Have an idea?

Visit Sawtooth Software Feedback to share your ideas on how we can improve our products.

Chi Square Test for HB


the supervisor of my final thesis advised me to do a chi-square test for the HB results to check the significance of the attribute levels. However, I read in a technical paper that this is more likely to do a t-test between levels and Bayesian tests. Also, only for the Counts results the Chi-square value is given. So does a Chi square test make sense for the HB results? If so, what is the best way to do the Chi-square test?

Thanks for any help!
asked Nov 26, 2020 by bugsbunny (300 points)

1 Answer

0 votes
I'm confused as well regarding the recommendation for a chi-square test on HB utilities for CBC experiments.  Perhaps you can ask your supervisor for a clarification?
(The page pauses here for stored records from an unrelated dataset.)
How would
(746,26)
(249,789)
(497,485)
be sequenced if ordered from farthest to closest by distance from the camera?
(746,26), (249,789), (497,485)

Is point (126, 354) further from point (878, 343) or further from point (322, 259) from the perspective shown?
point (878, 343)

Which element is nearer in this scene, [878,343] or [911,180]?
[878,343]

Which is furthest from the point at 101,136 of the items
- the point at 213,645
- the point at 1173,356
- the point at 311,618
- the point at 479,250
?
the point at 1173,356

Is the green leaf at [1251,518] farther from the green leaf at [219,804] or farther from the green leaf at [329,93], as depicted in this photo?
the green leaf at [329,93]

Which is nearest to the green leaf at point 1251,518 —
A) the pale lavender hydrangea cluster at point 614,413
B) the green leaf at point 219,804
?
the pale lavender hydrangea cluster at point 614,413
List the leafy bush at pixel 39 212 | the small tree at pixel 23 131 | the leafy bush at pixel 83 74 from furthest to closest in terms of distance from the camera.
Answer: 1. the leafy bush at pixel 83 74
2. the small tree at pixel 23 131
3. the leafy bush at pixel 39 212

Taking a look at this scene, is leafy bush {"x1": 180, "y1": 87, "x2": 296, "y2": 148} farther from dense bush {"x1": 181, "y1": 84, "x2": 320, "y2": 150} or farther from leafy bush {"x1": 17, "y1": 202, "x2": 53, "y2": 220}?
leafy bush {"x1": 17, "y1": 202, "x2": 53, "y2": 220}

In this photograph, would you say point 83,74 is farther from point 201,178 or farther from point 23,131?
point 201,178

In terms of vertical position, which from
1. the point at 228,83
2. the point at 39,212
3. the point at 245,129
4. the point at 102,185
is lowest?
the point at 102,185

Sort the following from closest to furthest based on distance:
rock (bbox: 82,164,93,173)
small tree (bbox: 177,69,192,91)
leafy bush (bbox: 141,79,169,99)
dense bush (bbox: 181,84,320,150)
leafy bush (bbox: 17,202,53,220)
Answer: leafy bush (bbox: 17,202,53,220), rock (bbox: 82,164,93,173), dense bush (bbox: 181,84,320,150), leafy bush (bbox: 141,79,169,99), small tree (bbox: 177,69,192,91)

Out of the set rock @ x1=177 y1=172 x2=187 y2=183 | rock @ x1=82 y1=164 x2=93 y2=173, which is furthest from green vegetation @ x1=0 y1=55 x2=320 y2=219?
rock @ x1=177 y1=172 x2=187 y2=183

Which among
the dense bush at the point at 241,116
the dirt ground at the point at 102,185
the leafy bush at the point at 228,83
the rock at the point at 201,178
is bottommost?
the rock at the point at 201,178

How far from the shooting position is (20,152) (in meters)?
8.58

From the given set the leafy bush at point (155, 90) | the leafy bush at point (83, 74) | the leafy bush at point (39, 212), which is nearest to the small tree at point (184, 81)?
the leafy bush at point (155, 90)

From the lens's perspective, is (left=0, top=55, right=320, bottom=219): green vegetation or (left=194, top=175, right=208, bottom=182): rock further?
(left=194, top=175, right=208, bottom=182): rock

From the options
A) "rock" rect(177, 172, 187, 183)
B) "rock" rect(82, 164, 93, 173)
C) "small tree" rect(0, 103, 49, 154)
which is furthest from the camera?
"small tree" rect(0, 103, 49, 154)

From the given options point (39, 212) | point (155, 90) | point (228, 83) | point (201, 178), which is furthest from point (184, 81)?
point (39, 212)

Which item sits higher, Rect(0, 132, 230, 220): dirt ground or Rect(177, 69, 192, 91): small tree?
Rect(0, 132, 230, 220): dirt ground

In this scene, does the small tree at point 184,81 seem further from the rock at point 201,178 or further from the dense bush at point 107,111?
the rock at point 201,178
The only connection I could see to Chi-Square is through the log-likelihood fit resulting from the multinomial level model involved in HB.  Twice the log-likelihood is distributed Chi-Square.  But, we have LL for each respondent.  So, for each LL there is a Chi-square test comparing it to the null LL (likelihood resulting from utilities of zero).  Given what I know about HB and resulting LL fit, most respondents will pass the threshold of 95% confidence (significantly different from utilities of zero).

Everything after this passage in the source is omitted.